• Stated exercise
Extract the full set of records that follows, word for word.

• Working data
# # # #

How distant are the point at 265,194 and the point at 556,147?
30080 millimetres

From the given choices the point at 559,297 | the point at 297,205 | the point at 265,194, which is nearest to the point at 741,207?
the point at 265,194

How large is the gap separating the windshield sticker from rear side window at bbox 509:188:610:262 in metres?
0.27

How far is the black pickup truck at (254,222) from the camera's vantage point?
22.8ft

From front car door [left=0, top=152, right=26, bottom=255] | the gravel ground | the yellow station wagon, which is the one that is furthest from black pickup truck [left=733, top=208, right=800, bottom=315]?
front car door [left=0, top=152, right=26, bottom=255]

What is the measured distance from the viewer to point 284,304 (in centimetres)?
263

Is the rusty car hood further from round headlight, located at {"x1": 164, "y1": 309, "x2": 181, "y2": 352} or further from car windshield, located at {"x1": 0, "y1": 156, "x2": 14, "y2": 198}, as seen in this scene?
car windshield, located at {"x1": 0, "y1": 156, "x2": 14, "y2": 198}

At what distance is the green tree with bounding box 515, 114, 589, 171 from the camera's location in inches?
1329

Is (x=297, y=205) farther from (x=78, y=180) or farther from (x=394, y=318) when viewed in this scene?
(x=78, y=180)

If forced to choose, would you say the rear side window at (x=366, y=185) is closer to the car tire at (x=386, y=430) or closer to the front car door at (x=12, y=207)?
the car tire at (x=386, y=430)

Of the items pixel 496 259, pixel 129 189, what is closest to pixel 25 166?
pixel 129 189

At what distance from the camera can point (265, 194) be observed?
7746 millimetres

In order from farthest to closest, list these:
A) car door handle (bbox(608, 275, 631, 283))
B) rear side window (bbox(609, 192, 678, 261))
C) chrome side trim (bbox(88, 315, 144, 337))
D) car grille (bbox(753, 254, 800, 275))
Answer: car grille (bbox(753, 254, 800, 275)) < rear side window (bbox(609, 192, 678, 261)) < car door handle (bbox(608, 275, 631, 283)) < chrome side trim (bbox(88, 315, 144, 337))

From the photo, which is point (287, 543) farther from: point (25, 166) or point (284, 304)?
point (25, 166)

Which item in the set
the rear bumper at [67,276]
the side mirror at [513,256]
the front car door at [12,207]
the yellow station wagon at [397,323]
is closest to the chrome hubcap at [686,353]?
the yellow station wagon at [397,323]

# # # #

• The output
How distant are the point at 265,194 and the point at 556,147?
30080 millimetres

From the given choices the point at 559,297 | the point at 297,205 | the point at 265,194, which is nearest to the point at 741,207?
the point at 265,194

How large is the gap separating the windshield sticker from rear side window at bbox 509:188:610:262 in metres?
0.27

How far is the black pickup truck at (254,222) from the camera's vantage point?
22.8ft

From front car door [left=0, top=152, right=26, bottom=255] | the gravel ground | the yellow station wagon, which is the one that is furthest from black pickup truck [left=733, top=208, right=800, bottom=315]?
front car door [left=0, top=152, right=26, bottom=255]

What is the measured distance from the viewer to point 284,304 (in centimetres)?
263

Is the rusty car hood further from round headlight, located at {"x1": 164, "y1": 309, "x2": 181, "y2": 352} or further from car windshield, located at {"x1": 0, "y1": 156, "x2": 14, "y2": 198}, as seen in this scene?
car windshield, located at {"x1": 0, "y1": 156, "x2": 14, "y2": 198}

At what distance is the green tree with bounding box 515, 114, 589, 171 from the camera's location in inches?
1329

Is (x=297, y=205) farther from (x=78, y=180) or farther from (x=394, y=318) when viewed in this scene?
(x=78, y=180)

If forced to choose, would you say the rear side window at (x=366, y=185) is closer to the car tire at (x=386, y=430) or closer to the front car door at (x=12, y=207)?
the car tire at (x=386, y=430)

Of the items pixel 496 259, pixel 129 189, what is closest to pixel 25 166?
pixel 129 189

At what distance from the camera can point (265, 194) be observed?
7746 millimetres

In order from farthest to closest, list these:
A) car door handle (bbox(608, 275, 631, 283))
B) rear side window (bbox(609, 192, 678, 261))
C) chrome side trim (bbox(88, 315, 144, 337))
D) car grille (bbox(753, 254, 800, 275))
Answer: car grille (bbox(753, 254, 800, 275)) < rear side window (bbox(609, 192, 678, 261)) < car door handle (bbox(608, 275, 631, 283)) < chrome side trim (bbox(88, 315, 144, 337))

From the photo, which is point (287, 543) farther from: point (25, 166) or point (284, 304)?
point (25, 166)

Which item in the set
the rear bumper at [67,276]
the side mirror at [513,256]
the front car door at [12,207]
the yellow station wagon at [397,323]
is closest to the chrome hubcap at [686,353]?
the yellow station wagon at [397,323]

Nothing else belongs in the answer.